For Your Consideration
Reannexation of the edublogosphere. Vote dy/dan best new edublog and best individual edublog.
4 Comments
jeffreygene
December 8, 2007 - 11:56 pm -hmm…dan, might i also add a caveat to be wary of speaking of asia as a monlithic entity?
the modern well-resourced public schools, they do exist…but that’s at the top of the food chain. just as there are not enough universities for the number of students who might like to get in, there are likewise not enough strong prep schools to help a student get into university. china and india have huge rural populations, and the good old one-room schoolhouse is far from extinct there.
most families in hong kong would love to have the money and the luck to land a seat at an international (read: western) school. at these schools, where i work, i don’t think the student population is so different from private independent schools in the states…except for the whole skin whiteness thing. my students are outside of the stress and high stakes of the public exam system, and while they are perhaps more respectful of teachers they generally don’t do much of their homework.
funny thing about asia is that many places are looking to western pedagogy as a model. hong kong is beginning a complete overhaul of their high school curriculum, adding in “liberal studies” and an extra year of university (giong from three years to four) in the hopes of fostering the creativity and thinking-outside-the-box-ness that is the hallmark of a western education and outlook.

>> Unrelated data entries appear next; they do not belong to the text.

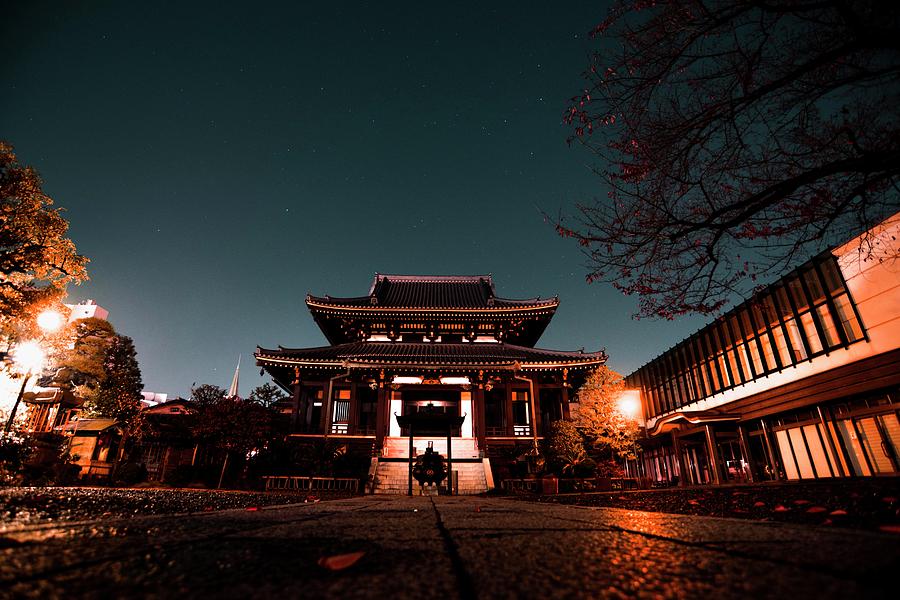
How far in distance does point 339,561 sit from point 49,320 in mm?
16918

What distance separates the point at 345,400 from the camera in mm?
18984

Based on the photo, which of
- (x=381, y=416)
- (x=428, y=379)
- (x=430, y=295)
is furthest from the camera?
(x=430, y=295)

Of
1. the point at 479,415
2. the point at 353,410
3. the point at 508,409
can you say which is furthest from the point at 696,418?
the point at 353,410

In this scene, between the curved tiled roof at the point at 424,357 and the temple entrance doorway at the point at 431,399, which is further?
the temple entrance doorway at the point at 431,399

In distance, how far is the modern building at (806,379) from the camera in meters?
12.6

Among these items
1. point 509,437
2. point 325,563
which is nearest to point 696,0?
point 325,563

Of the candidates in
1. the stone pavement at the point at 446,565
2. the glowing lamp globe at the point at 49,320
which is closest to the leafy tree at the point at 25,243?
the glowing lamp globe at the point at 49,320

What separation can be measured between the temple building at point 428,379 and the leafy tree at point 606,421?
44.6 inches

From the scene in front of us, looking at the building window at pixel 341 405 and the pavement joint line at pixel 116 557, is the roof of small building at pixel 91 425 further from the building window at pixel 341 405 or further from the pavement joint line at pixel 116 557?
the pavement joint line at pixel 116 557

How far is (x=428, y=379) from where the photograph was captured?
61.2 ft

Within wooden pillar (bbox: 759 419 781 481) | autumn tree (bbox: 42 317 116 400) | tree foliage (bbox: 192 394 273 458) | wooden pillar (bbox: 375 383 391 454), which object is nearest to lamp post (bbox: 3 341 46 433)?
tree foliage (bbox: 192 394 273 458)

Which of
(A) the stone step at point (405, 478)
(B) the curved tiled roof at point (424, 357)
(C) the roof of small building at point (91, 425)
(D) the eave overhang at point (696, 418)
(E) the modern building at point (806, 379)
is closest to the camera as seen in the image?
(E) the modern building at point (806, 379)

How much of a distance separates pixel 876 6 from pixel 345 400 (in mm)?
19388

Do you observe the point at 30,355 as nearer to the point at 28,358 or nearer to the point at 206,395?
the point at 28,358
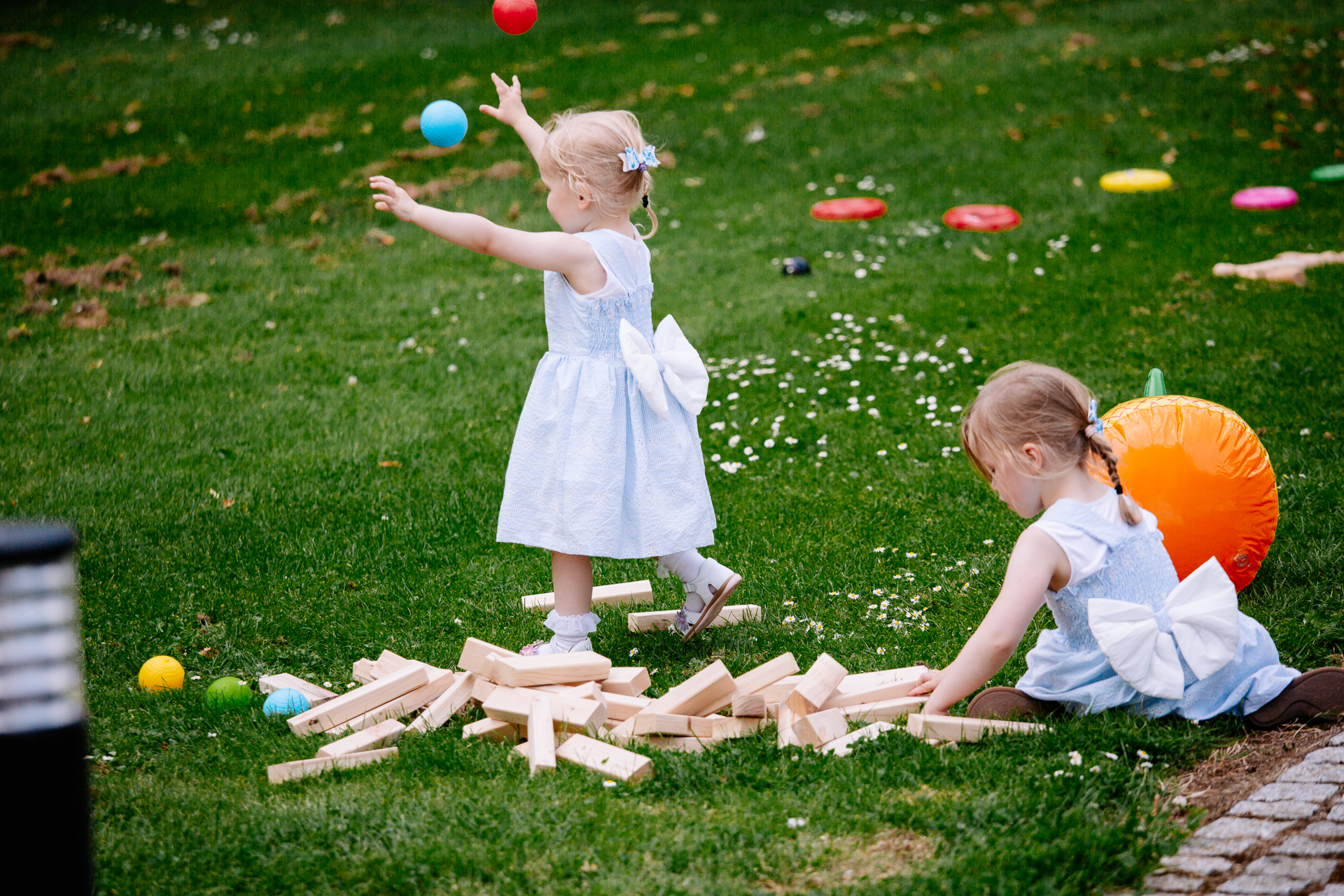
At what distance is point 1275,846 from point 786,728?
54.2 inches

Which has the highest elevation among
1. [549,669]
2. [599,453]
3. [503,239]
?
[503,239]

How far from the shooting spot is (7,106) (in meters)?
14.1

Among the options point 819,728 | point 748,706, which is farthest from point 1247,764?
point 748,706

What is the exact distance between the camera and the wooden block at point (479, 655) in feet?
12.9

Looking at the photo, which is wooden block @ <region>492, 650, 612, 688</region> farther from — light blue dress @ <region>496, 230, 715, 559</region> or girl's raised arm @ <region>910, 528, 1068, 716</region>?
girl's raised arm @ <region>910, 528, 1068, 716</region>

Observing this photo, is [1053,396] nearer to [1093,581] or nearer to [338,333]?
[1093,581]

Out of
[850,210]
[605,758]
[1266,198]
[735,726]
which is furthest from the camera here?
[850,210]

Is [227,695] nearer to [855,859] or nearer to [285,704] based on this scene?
[285,704]

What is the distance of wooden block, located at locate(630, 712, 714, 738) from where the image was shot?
12.0ft

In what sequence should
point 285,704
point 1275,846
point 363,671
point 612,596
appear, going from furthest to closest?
point 612,596, point 363,671, point 285,704, point 1275,846

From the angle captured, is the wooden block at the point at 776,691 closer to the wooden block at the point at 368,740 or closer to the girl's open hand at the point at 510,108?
the wooden block at the point at 368,740

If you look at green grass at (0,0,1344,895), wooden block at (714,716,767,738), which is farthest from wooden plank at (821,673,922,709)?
green grass at (0,0,1344,895)

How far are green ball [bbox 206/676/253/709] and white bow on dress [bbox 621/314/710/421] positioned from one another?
1.79m

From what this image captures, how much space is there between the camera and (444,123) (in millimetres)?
4547
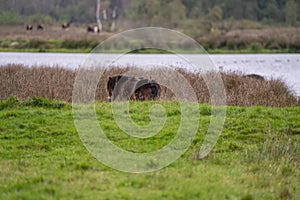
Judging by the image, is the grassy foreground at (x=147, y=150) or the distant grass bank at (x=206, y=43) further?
the distant grass bank at (x=206, y=43)

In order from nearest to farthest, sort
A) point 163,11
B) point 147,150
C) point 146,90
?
point 147,150 → point 146,90 → point 163,11

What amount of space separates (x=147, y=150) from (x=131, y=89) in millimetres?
5504

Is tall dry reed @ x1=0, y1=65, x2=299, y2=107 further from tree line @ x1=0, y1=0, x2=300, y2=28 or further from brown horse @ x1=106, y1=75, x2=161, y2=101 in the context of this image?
tree line @ x1=0, y1=0, x2=300, y2=28

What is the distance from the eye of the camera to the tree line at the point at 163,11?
2749 inches

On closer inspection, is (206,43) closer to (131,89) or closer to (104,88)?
(104,88)

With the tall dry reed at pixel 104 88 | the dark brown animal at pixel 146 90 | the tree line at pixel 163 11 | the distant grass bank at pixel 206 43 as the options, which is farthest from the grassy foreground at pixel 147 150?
the tree line at pixel 163 11

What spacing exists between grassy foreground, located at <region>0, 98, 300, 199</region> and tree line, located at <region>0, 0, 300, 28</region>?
172 feet

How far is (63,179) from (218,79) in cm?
1124

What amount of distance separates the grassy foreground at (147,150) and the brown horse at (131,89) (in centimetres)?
176

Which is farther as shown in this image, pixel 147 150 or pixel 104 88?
pixel 104 88

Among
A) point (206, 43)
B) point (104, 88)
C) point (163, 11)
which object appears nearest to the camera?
point (104, 88)

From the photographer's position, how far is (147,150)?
924cm

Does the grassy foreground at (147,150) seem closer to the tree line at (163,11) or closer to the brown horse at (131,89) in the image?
the brown horse at (131,89)

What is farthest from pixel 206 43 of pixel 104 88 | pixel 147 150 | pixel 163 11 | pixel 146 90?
pixel 147 150
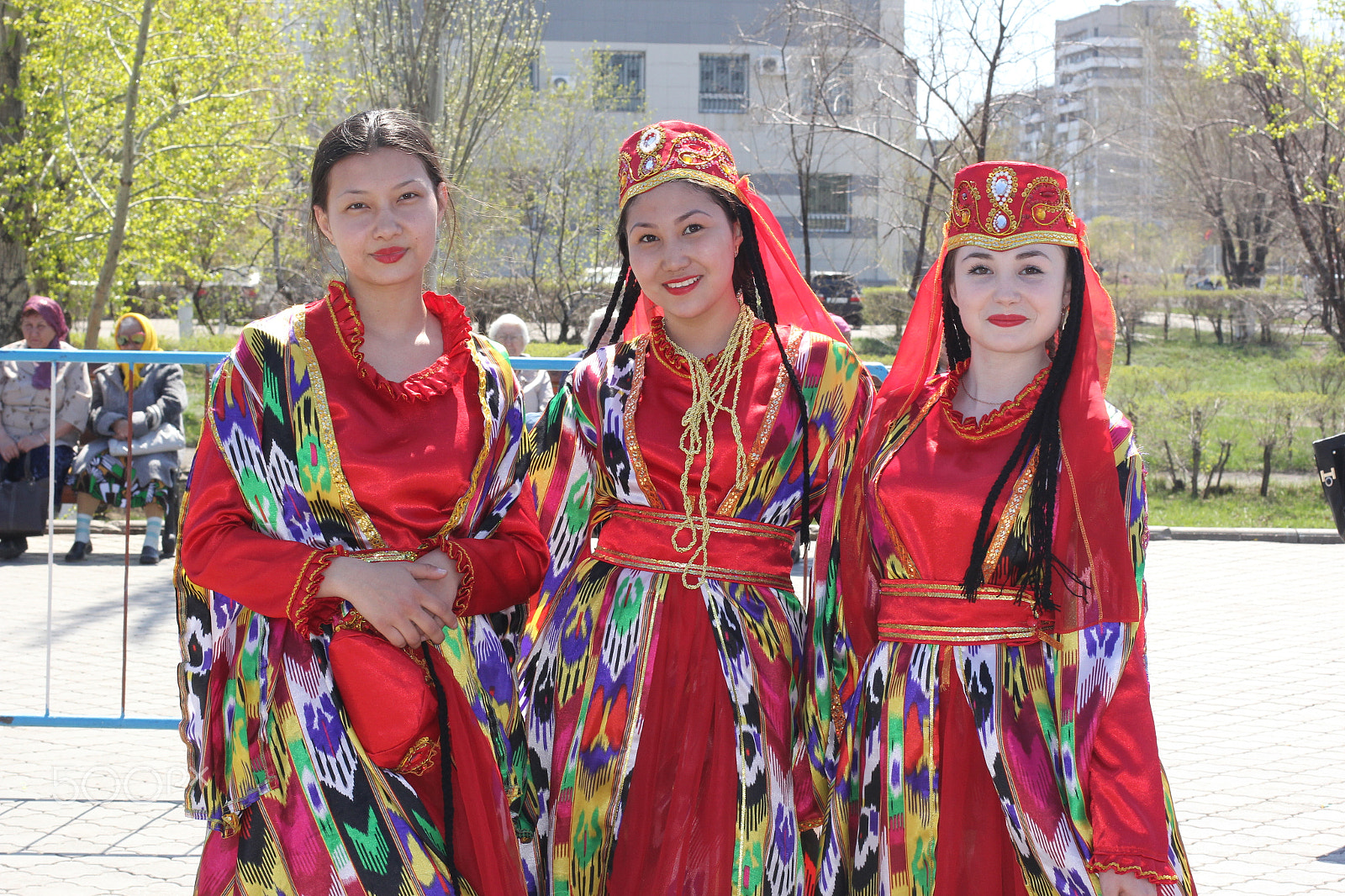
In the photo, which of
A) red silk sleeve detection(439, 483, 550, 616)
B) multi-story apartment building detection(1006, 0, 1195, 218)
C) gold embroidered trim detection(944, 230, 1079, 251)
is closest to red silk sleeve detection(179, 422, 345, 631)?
red silk sleeve detection(439, 483, 550, 616)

…the times, they are a changing…
dan
December 9, 2007 - 4:44 pm -I meant to request your response to this, Jeffrey. Thanks for adding it here. And, to the speaker’s credit, while I’m just homogenizing anyone from the Asian continent, he differentiated constantly between cultures and sub-groups.
The speaker mentioned that our principles and standards are well-regarded in Asia (there I go again). Given how intensely critical we are of our own system, I didn’t write it in my post. I figured I must’ve misunderstood. Interesting to hear you confirm it.